Financial incentives may hold key to cutting child malaria deaths

October 23, 2007

Giving small financial incentives to health workers in low-income countries may hold the key to reducing the huge death toll from malaria in young children, according to a study published on bmj.com today.

This paper has been selected by an expert panel as one of eight of the most outstanding articles to address critical issues of global health research and policy and will be presented at the launch of the global theme issue at the US National Institutes of Health in Washington on Monday 22 October 2007.

The study was conducted on the children's ward at the national hospital in Guinea-Bisaau with poor conditions, no direct access to medical drugs, and poorly paid, unmotivated workers. In 2004, 12% of deaths (case fatalities) on the ward were due to malaria.

Staff training alone is not a solution, so researchers evaluated whether training, together with availability of drugs and small financial incentives, could save lives.

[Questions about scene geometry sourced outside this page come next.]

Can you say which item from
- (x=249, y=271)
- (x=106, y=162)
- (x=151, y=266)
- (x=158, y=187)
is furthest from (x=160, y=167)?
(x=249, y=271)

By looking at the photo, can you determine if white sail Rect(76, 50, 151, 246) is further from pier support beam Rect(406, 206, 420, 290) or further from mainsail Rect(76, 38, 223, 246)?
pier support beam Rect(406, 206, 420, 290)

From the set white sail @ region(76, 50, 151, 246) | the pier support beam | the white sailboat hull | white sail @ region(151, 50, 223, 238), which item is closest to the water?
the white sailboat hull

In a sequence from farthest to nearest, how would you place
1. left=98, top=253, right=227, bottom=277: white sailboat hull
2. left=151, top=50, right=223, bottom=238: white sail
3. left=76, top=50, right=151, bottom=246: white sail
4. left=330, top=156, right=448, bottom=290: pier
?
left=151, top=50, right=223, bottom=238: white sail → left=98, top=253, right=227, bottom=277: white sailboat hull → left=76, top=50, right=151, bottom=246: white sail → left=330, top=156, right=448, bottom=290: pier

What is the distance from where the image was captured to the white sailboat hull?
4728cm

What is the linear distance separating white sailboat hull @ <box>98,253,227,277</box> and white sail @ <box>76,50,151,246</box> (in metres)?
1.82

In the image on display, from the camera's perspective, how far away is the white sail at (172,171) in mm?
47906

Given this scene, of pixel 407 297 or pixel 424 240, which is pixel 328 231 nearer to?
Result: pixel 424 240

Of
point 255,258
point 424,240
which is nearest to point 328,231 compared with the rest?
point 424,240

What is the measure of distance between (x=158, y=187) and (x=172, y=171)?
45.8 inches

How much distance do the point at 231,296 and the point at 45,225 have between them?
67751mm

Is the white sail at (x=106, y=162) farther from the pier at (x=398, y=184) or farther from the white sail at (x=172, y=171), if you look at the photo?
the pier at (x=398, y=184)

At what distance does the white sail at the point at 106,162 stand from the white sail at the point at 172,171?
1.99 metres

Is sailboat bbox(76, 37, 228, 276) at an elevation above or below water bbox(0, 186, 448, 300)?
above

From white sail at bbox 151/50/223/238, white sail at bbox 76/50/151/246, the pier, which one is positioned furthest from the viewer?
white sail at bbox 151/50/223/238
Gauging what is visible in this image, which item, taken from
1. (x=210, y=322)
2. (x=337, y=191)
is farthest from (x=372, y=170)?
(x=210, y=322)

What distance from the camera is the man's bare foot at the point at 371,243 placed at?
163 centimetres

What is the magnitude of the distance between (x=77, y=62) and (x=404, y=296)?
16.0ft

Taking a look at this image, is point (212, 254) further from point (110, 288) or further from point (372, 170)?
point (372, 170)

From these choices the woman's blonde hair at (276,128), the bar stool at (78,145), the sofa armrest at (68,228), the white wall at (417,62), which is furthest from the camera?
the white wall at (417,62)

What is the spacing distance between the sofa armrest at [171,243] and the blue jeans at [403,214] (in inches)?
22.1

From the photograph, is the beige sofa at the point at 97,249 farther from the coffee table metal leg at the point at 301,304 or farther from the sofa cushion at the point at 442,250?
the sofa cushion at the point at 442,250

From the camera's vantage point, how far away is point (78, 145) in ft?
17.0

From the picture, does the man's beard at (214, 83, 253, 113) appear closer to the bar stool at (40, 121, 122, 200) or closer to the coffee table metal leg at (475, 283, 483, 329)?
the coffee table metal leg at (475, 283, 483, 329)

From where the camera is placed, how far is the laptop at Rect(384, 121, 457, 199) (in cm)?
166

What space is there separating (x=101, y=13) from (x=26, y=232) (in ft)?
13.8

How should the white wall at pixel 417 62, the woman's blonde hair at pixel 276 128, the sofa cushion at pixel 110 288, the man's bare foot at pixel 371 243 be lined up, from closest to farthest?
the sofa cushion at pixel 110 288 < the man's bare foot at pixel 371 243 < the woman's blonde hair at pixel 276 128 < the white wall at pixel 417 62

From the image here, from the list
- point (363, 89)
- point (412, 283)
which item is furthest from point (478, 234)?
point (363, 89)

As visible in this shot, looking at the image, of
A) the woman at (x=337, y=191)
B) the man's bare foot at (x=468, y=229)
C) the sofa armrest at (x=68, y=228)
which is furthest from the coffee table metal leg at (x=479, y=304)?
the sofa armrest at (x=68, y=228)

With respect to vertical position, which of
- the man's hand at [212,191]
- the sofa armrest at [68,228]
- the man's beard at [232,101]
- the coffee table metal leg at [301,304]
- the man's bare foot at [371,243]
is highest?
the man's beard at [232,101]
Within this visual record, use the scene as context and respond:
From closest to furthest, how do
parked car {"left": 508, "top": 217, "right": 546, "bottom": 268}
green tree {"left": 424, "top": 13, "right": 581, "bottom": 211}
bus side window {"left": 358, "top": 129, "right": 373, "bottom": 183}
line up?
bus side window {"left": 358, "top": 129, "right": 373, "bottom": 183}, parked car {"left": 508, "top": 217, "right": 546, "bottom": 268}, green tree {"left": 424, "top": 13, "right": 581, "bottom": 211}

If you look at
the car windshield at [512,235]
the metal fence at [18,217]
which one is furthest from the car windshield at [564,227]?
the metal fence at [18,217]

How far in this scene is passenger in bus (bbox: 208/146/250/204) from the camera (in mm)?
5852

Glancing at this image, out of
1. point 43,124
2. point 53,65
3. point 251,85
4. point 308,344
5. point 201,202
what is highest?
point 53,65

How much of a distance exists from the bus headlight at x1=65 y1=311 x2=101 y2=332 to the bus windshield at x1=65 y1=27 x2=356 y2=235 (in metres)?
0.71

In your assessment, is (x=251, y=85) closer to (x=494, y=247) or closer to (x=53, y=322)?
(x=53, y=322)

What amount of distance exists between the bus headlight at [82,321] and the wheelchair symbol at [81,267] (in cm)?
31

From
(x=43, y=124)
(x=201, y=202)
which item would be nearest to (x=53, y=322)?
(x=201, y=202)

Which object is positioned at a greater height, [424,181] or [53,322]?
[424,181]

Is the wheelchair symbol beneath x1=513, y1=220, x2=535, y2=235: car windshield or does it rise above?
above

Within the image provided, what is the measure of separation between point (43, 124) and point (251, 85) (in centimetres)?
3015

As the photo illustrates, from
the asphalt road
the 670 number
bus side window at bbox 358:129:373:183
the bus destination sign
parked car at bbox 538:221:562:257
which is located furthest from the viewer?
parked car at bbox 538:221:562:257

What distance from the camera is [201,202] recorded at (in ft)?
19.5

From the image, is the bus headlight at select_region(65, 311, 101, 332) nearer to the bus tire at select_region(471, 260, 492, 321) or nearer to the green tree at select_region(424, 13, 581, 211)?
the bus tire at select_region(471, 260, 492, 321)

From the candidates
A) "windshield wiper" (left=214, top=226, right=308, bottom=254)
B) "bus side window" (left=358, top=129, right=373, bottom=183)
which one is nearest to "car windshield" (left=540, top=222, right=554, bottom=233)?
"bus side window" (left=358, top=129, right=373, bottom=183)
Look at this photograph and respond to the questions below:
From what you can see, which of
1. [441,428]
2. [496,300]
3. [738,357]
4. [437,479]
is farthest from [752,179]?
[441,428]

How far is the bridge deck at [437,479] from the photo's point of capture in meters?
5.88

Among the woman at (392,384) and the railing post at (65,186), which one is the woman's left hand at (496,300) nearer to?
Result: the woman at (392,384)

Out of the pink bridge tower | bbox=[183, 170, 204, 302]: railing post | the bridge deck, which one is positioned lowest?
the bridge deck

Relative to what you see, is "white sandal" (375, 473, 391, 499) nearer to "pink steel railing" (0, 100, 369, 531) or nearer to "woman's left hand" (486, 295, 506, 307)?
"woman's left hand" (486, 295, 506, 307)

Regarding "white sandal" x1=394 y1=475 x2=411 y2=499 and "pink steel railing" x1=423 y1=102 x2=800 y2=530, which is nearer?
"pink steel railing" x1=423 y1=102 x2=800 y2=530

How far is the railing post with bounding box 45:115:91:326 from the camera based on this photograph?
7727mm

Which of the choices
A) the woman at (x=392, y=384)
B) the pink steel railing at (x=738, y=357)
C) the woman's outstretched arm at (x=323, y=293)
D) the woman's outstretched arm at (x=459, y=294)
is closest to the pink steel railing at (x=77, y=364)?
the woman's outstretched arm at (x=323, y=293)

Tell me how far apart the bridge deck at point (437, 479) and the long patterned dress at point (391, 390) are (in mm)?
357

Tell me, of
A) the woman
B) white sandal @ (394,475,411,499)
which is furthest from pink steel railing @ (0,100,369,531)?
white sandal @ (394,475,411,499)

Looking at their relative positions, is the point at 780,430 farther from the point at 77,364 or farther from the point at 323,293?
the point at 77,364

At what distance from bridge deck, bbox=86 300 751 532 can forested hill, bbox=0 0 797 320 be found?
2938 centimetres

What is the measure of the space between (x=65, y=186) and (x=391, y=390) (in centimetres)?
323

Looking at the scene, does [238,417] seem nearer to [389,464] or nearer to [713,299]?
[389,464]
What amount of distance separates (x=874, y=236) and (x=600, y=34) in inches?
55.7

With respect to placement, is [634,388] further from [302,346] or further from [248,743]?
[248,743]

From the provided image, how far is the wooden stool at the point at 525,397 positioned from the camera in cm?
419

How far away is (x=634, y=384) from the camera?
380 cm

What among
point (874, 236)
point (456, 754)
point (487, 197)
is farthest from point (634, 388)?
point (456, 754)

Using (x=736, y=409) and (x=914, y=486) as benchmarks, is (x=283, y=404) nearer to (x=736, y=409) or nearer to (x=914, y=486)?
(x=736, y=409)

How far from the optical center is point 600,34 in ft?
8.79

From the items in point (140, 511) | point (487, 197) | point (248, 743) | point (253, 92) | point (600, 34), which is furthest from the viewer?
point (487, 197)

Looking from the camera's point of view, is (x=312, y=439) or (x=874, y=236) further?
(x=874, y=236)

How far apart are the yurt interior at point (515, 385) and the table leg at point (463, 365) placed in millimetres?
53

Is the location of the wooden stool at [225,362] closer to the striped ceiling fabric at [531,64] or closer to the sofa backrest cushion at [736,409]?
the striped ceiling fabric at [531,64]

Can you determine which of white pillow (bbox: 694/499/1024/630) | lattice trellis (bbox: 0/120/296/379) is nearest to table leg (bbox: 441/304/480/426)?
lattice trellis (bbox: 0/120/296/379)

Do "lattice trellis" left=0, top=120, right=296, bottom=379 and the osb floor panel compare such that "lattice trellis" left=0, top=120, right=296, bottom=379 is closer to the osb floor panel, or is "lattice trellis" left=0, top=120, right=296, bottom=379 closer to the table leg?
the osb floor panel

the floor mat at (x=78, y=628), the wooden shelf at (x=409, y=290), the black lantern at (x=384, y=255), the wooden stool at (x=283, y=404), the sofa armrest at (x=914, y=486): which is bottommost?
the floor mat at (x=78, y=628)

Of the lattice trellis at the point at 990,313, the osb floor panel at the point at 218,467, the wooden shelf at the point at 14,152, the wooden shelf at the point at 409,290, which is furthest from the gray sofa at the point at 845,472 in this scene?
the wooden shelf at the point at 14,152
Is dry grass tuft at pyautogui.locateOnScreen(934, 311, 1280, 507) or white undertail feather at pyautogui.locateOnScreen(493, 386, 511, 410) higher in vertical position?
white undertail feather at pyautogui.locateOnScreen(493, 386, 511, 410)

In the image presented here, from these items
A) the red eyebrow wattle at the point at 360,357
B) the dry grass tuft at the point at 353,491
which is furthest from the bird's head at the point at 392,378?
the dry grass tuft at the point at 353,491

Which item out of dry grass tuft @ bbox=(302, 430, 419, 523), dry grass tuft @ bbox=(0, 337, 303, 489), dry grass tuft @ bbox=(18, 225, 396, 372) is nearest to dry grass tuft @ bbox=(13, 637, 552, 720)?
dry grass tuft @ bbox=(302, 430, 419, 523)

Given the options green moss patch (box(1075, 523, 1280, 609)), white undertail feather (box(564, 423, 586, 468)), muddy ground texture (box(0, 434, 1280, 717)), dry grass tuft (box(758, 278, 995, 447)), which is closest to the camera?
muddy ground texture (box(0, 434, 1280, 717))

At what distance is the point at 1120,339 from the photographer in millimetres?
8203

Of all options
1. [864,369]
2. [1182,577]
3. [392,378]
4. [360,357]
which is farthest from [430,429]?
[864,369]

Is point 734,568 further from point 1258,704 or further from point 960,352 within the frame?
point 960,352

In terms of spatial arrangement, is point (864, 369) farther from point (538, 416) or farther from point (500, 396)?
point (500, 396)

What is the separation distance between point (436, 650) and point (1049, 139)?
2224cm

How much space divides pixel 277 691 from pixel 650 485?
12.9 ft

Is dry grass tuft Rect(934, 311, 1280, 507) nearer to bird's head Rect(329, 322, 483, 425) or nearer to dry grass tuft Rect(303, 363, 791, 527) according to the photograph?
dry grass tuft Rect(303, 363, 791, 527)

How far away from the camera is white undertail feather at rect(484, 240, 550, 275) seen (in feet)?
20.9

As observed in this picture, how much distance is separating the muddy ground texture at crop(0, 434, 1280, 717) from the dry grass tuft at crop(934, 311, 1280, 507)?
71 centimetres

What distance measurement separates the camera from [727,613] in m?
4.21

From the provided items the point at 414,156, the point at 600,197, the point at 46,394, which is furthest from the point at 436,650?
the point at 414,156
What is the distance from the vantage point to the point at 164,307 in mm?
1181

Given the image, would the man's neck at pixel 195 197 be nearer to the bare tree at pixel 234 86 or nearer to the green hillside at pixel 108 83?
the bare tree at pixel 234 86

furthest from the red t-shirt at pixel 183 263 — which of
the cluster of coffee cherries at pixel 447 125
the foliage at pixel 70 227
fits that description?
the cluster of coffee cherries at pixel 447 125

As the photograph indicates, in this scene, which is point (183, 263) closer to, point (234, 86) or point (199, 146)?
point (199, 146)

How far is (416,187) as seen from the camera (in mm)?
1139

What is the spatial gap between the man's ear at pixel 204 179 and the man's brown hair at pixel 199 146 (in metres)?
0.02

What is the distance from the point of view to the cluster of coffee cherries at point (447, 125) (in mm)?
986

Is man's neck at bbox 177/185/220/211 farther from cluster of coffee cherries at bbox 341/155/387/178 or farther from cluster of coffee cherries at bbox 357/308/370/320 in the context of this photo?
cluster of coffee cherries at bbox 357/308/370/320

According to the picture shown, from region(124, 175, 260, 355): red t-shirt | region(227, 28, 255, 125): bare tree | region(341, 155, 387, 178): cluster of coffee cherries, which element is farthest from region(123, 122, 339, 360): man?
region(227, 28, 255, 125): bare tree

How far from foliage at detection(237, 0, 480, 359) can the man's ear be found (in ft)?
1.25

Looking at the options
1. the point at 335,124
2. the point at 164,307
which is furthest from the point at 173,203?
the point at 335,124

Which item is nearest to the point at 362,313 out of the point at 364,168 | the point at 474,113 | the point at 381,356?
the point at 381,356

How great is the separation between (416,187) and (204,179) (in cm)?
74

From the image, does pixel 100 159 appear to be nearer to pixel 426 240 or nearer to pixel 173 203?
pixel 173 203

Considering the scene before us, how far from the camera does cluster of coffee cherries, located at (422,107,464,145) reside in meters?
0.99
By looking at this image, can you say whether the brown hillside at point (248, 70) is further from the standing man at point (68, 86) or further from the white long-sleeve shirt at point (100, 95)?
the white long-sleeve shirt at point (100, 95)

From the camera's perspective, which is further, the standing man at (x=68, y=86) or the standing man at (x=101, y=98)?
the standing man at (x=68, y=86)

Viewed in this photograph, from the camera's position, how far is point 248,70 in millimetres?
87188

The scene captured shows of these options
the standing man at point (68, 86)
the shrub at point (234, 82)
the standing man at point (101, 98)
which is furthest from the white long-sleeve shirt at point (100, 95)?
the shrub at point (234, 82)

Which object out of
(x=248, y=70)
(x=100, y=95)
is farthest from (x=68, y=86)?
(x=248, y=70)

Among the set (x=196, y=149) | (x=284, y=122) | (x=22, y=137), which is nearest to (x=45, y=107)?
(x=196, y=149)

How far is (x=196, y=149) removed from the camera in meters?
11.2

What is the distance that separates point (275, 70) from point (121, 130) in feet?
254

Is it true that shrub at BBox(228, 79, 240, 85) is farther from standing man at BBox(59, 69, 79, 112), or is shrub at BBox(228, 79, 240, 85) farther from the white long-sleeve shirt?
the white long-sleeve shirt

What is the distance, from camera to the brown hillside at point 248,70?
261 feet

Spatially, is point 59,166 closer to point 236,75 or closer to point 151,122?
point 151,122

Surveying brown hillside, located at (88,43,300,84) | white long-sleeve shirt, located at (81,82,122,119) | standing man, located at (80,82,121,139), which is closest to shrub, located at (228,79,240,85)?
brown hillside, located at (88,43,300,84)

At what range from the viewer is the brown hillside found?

Before the study began, all personnel were trained in the use of standardised malaria case management guidelines. Both nurses and physicians were randomised to work on the intervention or the control ward. Personnel working on the intervention ward received a small financial incentive ($50/month) and their compliance with the guidelines was closely monitored.

At the start of the study, 951 children aged three months to five years who were admitted to hospital with a diagnosis of malaria were randomised to the intervention or control wards and a 28 day follow-up visit was arranged.

Case fatality was 5% for the intervention group and 10% in the control group, so effectively the intervention halved the case fatality among children.

These findings show that the quality of care in the paediatric ward depends not only on training and availability of drugs, but also on financial incentives adequate to allow staff to work fully and efficiently in the hospital, say the authors.

The results of this study are likely to be directly relevant in other national and district hospitals in developing countries facing the same conditions and problems. Although it is against the policy of most donors to give salary top-ups, this study provides powerful evidence that that policy should change, they conclude.